Bethany White is a DPhil candidate in History, writing a thesis on working-class women’s experiences of higher education in 1960s and 1970s Britain. She is particularly interested in oral history, gender and women’s history, class and social mobility, and the history of feminist and student movements. She also likes to read (everything) and travel (everywhere). Find her on Twitter @bethanyawhite.
Origins of the project
In 2015 the Women in Oxford’s History podcast project was created, designed, produced, launched, edited and managed by Olivia Robinson and Alison Moulds. They are particularly grateful to the AHRC-TORCH Graduate Fund at Oxford University for their support with the project’s setup and to all the initial research contributors, without whom this could never have happened.
In the summer of 2017, due to their DPhil commitments, Olivia and Alison handed over the management of the project to a new team, some of whom had themselves been involved from the start. Olivia and Alison remain engaged with the podcast series and connected to its goals, and are excited to see how the project develops in the future.
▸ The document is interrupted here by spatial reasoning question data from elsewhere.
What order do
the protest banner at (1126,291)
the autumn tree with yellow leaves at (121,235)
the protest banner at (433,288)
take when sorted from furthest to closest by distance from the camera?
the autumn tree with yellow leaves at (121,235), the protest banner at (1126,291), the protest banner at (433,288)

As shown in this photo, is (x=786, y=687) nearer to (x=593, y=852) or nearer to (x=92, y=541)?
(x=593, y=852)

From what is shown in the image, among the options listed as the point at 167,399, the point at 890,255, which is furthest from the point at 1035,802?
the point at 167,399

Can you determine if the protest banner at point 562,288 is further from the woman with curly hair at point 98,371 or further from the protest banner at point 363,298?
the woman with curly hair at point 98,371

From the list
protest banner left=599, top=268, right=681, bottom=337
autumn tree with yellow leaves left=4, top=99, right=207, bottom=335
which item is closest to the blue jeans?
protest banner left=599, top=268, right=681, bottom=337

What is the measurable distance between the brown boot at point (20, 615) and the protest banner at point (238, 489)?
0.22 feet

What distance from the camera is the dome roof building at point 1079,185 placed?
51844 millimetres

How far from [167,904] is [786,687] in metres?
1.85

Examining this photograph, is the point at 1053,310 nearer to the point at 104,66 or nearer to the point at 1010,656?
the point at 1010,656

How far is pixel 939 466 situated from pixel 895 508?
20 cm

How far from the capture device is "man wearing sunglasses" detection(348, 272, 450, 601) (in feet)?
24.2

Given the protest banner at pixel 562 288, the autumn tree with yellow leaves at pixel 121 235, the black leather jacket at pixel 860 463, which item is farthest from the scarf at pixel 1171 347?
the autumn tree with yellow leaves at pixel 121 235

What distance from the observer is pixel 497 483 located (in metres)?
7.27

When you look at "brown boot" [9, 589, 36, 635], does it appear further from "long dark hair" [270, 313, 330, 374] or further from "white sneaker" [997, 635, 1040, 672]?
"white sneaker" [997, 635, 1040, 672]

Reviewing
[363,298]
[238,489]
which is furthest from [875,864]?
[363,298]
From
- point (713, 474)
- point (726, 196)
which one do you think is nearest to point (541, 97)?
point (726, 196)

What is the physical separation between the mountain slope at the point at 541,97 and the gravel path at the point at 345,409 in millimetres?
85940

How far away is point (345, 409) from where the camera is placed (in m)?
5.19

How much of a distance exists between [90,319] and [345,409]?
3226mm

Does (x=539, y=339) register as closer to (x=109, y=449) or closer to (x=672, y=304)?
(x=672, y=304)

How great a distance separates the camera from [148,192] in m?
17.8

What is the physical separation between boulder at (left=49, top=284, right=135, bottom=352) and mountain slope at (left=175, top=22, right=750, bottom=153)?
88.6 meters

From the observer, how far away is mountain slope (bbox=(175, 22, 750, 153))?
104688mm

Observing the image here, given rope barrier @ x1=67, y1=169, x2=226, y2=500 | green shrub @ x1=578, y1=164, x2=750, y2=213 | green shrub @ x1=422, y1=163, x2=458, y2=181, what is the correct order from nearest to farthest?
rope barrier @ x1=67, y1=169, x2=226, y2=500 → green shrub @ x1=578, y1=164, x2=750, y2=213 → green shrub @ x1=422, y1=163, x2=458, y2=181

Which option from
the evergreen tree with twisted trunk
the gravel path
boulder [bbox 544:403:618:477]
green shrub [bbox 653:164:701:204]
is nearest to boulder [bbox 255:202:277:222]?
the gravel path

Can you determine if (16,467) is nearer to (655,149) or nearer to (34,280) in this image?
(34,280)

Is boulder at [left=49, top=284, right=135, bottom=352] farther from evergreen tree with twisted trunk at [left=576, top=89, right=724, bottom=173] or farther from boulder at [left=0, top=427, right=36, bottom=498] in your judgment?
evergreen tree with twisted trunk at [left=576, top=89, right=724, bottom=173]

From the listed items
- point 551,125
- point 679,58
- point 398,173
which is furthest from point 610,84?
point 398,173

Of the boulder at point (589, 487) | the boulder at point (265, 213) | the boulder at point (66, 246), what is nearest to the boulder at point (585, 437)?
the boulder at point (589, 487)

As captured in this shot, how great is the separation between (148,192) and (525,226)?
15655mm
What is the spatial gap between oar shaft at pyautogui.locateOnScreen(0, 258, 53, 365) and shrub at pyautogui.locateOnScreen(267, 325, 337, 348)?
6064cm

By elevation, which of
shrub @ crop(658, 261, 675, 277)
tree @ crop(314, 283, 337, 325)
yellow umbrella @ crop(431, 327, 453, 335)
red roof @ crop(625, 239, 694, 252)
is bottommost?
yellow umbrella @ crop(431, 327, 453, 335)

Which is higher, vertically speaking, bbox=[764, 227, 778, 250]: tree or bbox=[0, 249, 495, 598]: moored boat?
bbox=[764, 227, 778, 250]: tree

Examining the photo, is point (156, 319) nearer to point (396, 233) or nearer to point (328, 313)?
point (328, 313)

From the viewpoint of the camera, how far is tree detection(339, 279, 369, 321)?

Olivia Robinson is a DPhil History candidate in the History Faculty and funded by the AHRC. She researches foreign women servants in Britain during the nineteenth and twentieth centuries, exploring how these women experienced life in service and what attitudes they faced as immigrant workers. It was in researching nineteenth century working-class areas in Oxford for her Master’s, though, when it struck her that women’s contributions so rarely make it to the history books.
Alison Moulds is a DPhil English Literature candidate in the English Faculty. Her research looks at the ways in which the doctor-patient relationship is represented in nineteenth-century medical writing, including fiction by practitioners. As part of this, she looks at the history of women doctors and debates about women’s suitability for the study and practise of medicine. Alison is a member of the AHRC-funded project Constructing Scientific Communities.